**MATERIAL TO PROCESS**
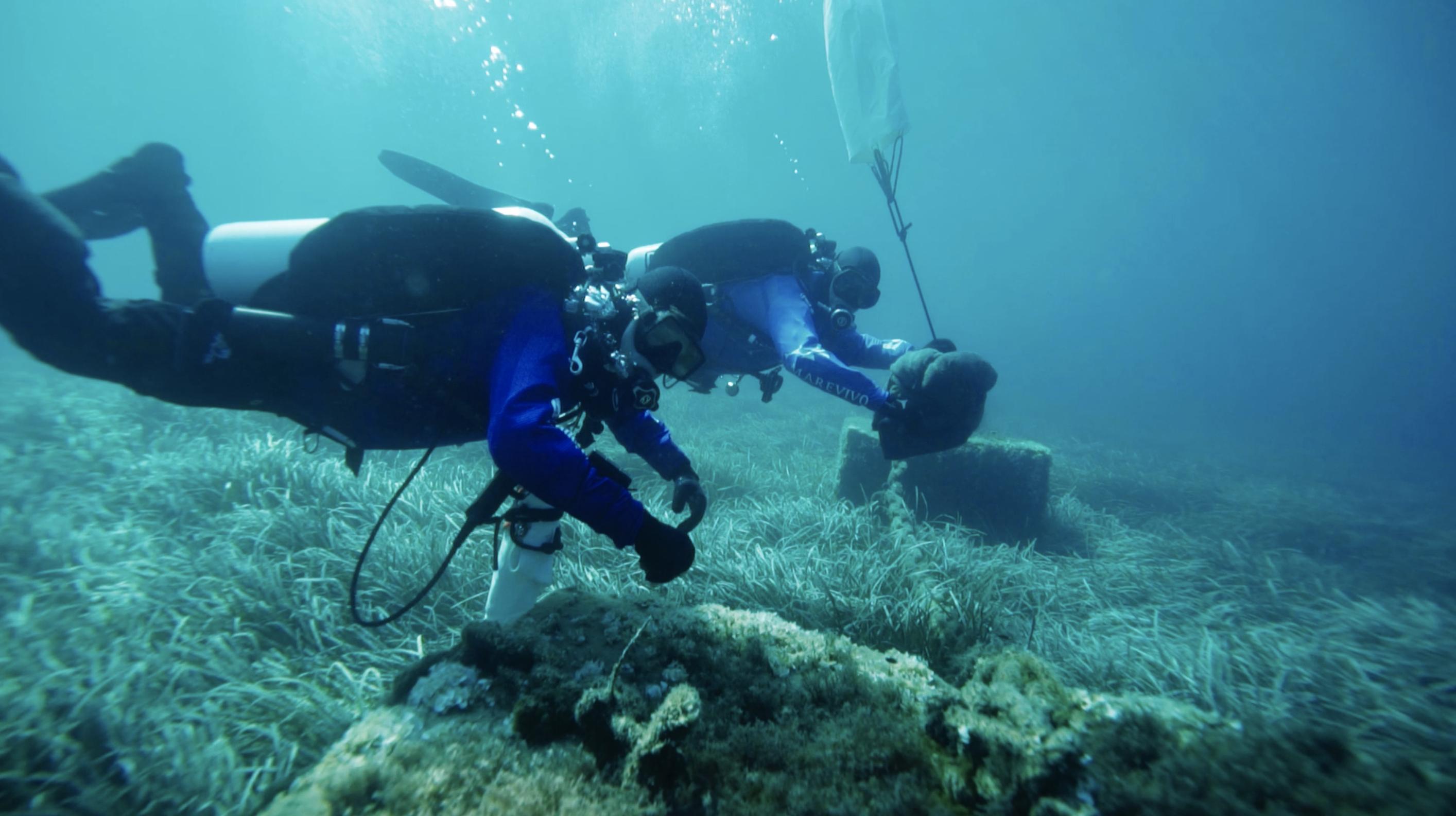 Capraia, Marevivo bonifica oltre 3500 m² di fondali marini. Recuperate 2 tonnellate di rifiuti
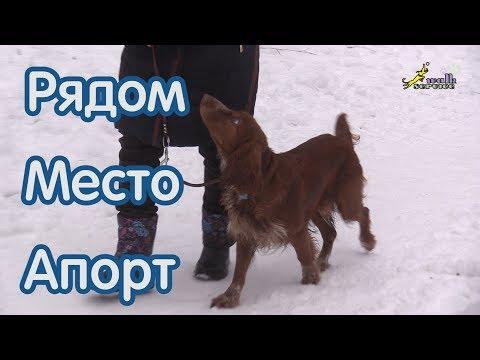 Как научить правильно команде место рядом апорт, русский охотничий спаниель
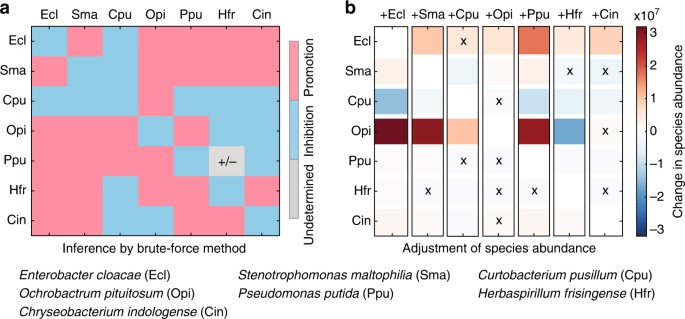 Mapping the ecological networks of microbial communities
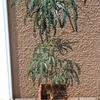 油+ほこりで、ベトベトになった観葉植物をレスキュー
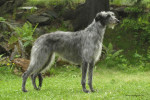 Karrie - Scottish Deerhound
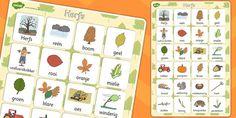 Herfs / Afrikaans Autumn vocab poster Afrikaans Language, School Posters, Educational Games, Worksheets For Kids, Grade 1, Preschool Activities, Homeschooling, Vocabulary, South Africa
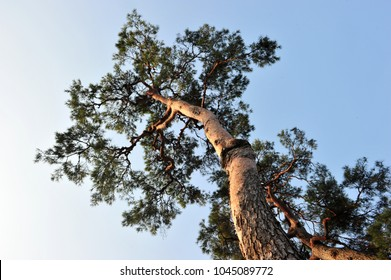 An old pine tree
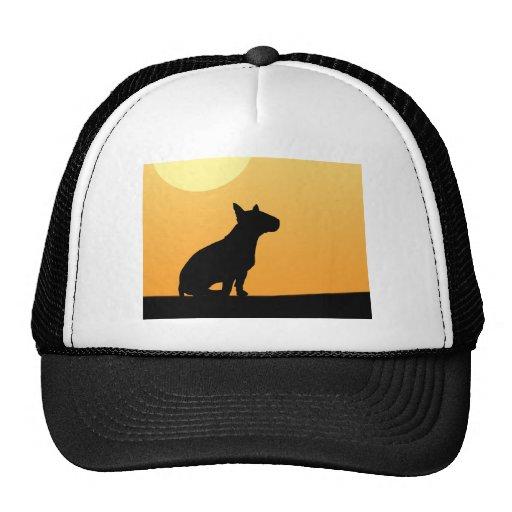 Puesta del sol bull terrier del verano gorras de camionero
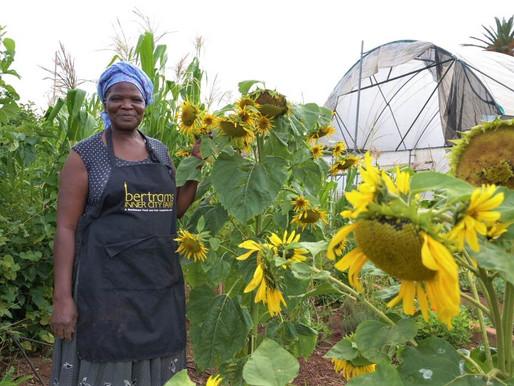 Urbana trädgårdar slår rot i Johannesburg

**EXERCISE**
The whole listing, minus its images, should be repeated exactly.

**SOLUTION FOR THIS PROBLEM**
 Capraia, Marevivo bonifica oltre 3500 m² di fondali marini. Recuperate 2 tonnellate di rifiuti
 Как научить правильно команде место рядом апорт, русский охотничий спаниель
 Mapping the ecological networks of microbial communities
 油+ほこりで、ベトベトになった観葉植物をレスキュー
 Karrie - Scottish Deerhound
 Herfs / Afrikaans Autumn vocab poster Afrikaans Language, School Posters, Educational Games, Worksheets For Kids, Grade 1, Preschool Activities, Homeschooling, Vocabulary, South Africa
 An old pine tree
 Puesta del sol bull terrier del verano gorras de camionero
 Urbana trädgårdar slår rot i Johannesburg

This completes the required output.